Ich wollte unbedingt dieses Rad fahren, und weil ich die Pedale noch nicht erreichte, erbarmte sich mein Nachbar und nahm mich auf eine Spritztour mit. Ich klammerte mich an den älteren Jungen und kreischte vor Begeisterung, als wir bergab immer mehr Fahrt gewannen und mir der Wind ins Gesicht blies. Aber ein anderes Kind aus der Nachbarschaft fand es witzig, uns mit seinen kleinen Karren den Weg zu verstellen und uns plattzumachen. Das klappte prima, und schon lagen wir auf der Nase. Keiner weiß wie, aber ich schaffte es dabei, mit meiner Zehe zwischen den Zahnkranz und die Kette zu geraten. Das Rad lag auf der Seite, und ich hing mit einem winzigen Hautstückchen daran, das kaum noch mit meiner Zehenspitze verbunden war.

„Was machen wir denn jetzt bloß?“, jammerte der panische Fahrradbesitzer.
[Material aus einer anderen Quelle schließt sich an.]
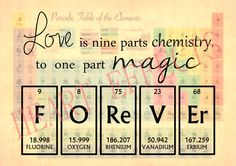 Periodic Table Chemistry Wedding Love Quote Sign by HeartEffects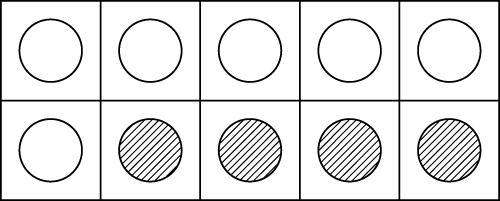 A ten frame showing 6 and 4 make 10. (Or more formally 6 + 4 = 10.)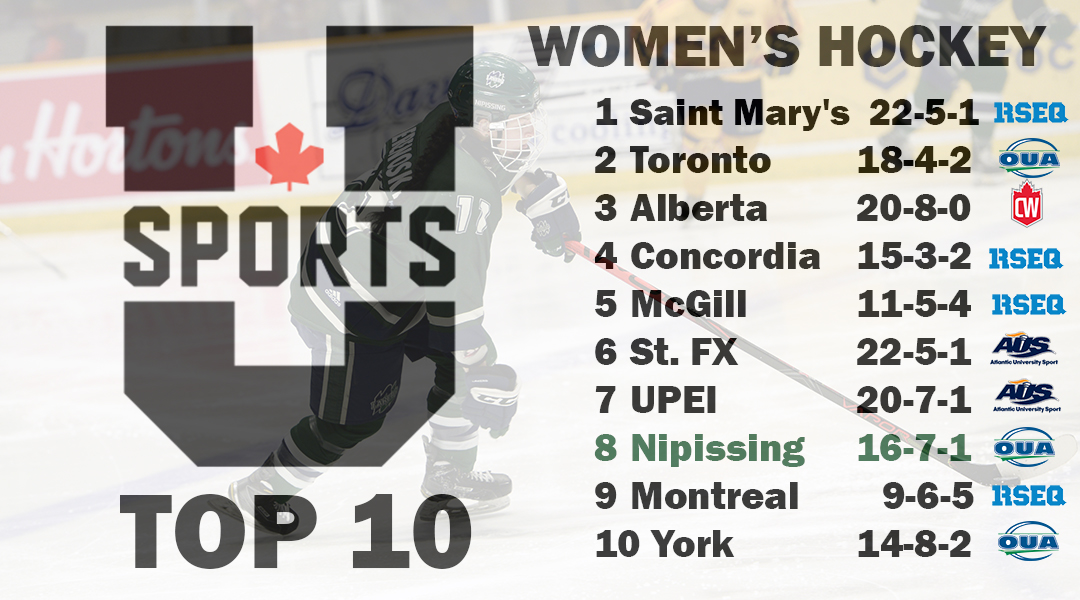 After a first round sweep in the #OUA Playoffs, the #Lakers Wteam glides in at  in  on this week's @USPORTSca Top .pic.twitter.com/sEG1v05Q0v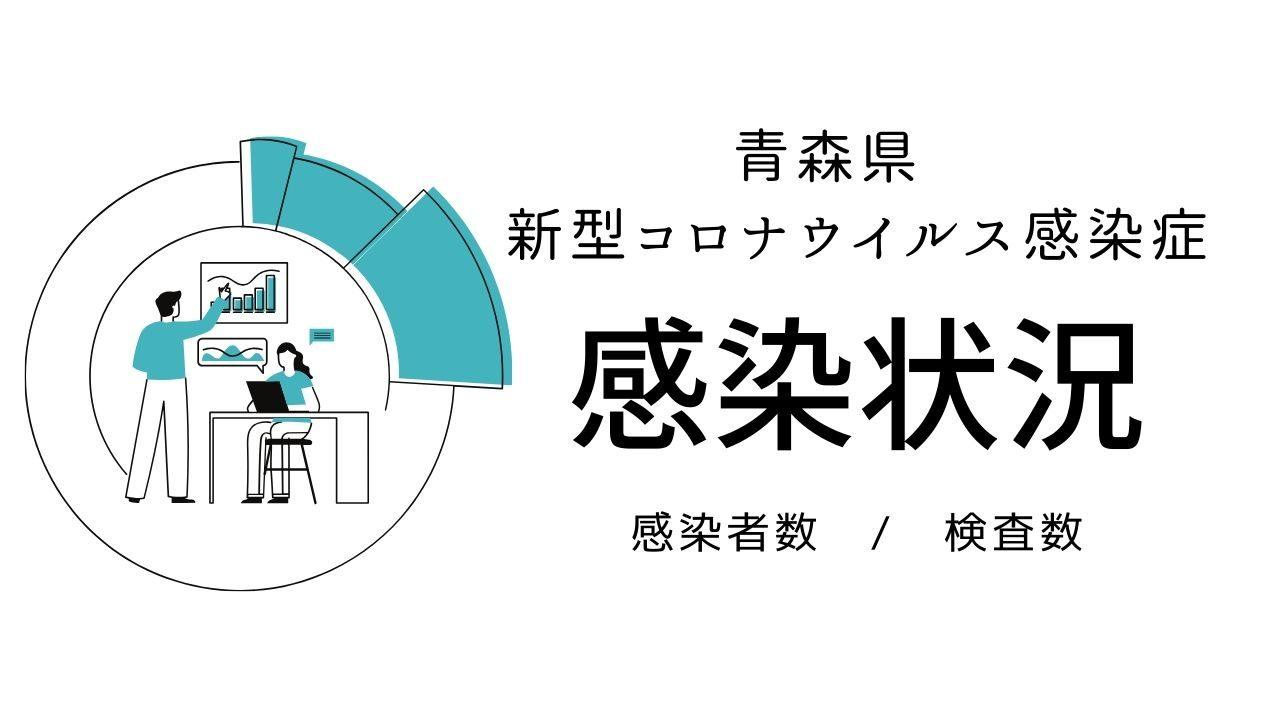 青森県新型コロナウイルス感染症 コロナ感染状況 感染者数・検査数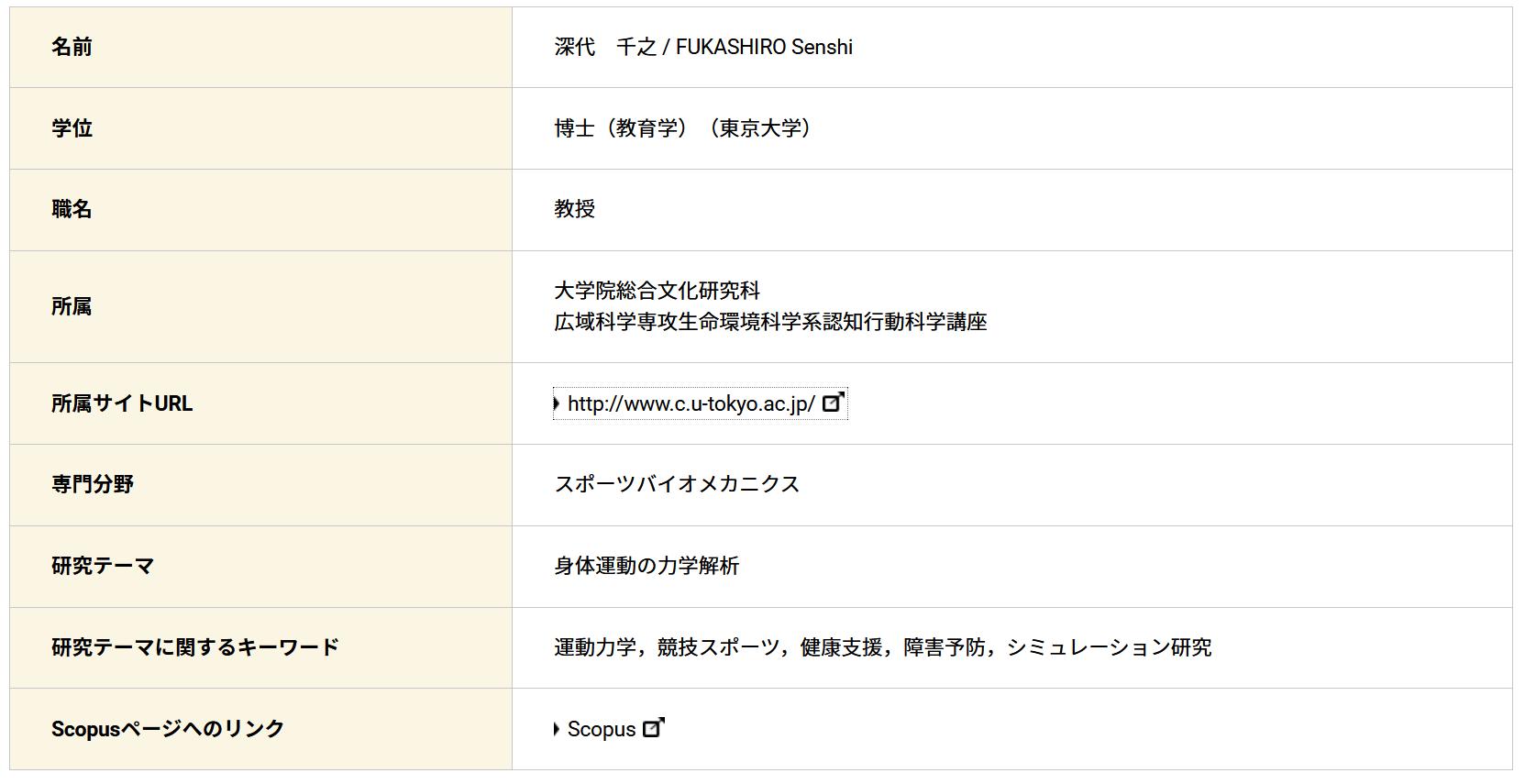 忍者ナインを監修されている深代 千之さんが東京大学のホームページで紹介されている画像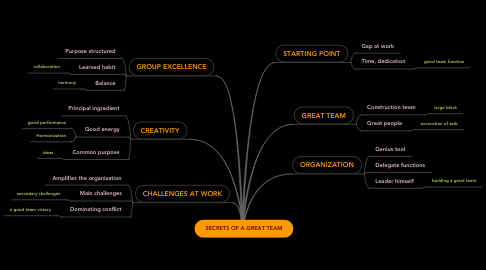 Mind Map: SECRETS OF A GREAT TEAM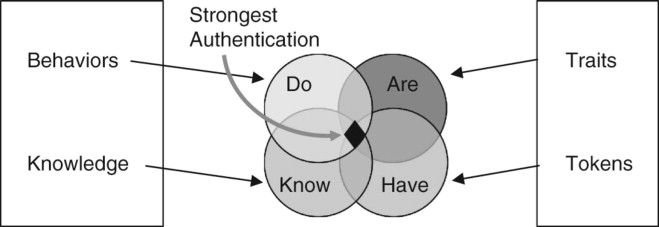 Authenticate User - an overview   ScienceDirect Topics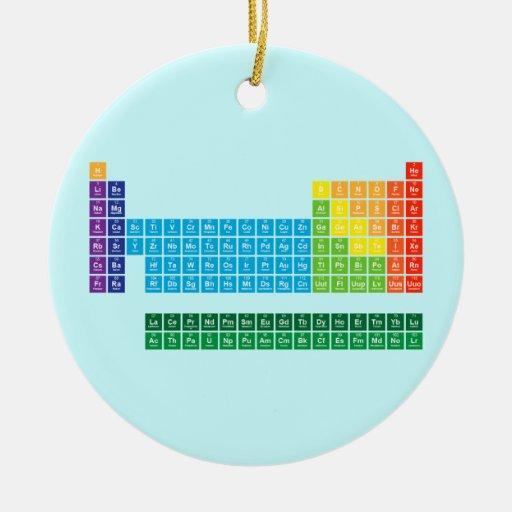 Ornamentos Adornos De Navidad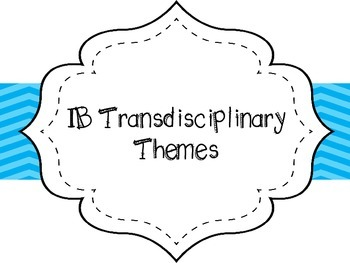 IB Poster Pack-Themes, Profiles, Concepts on Turquoise, Yellow, Green Banner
„Am besten ziehen wir ihn raus“, schlug der boshafte kleine Mistkerl vor, der den Unfall verschuldet hatte. Auf eins, zwei, drei packten mich die beiden anderen Jungs und zogen. Ich stieß einen durchdringen Schrei aus, und meine Zehenspitze war befreit – vom Fahrrad und auch von mir.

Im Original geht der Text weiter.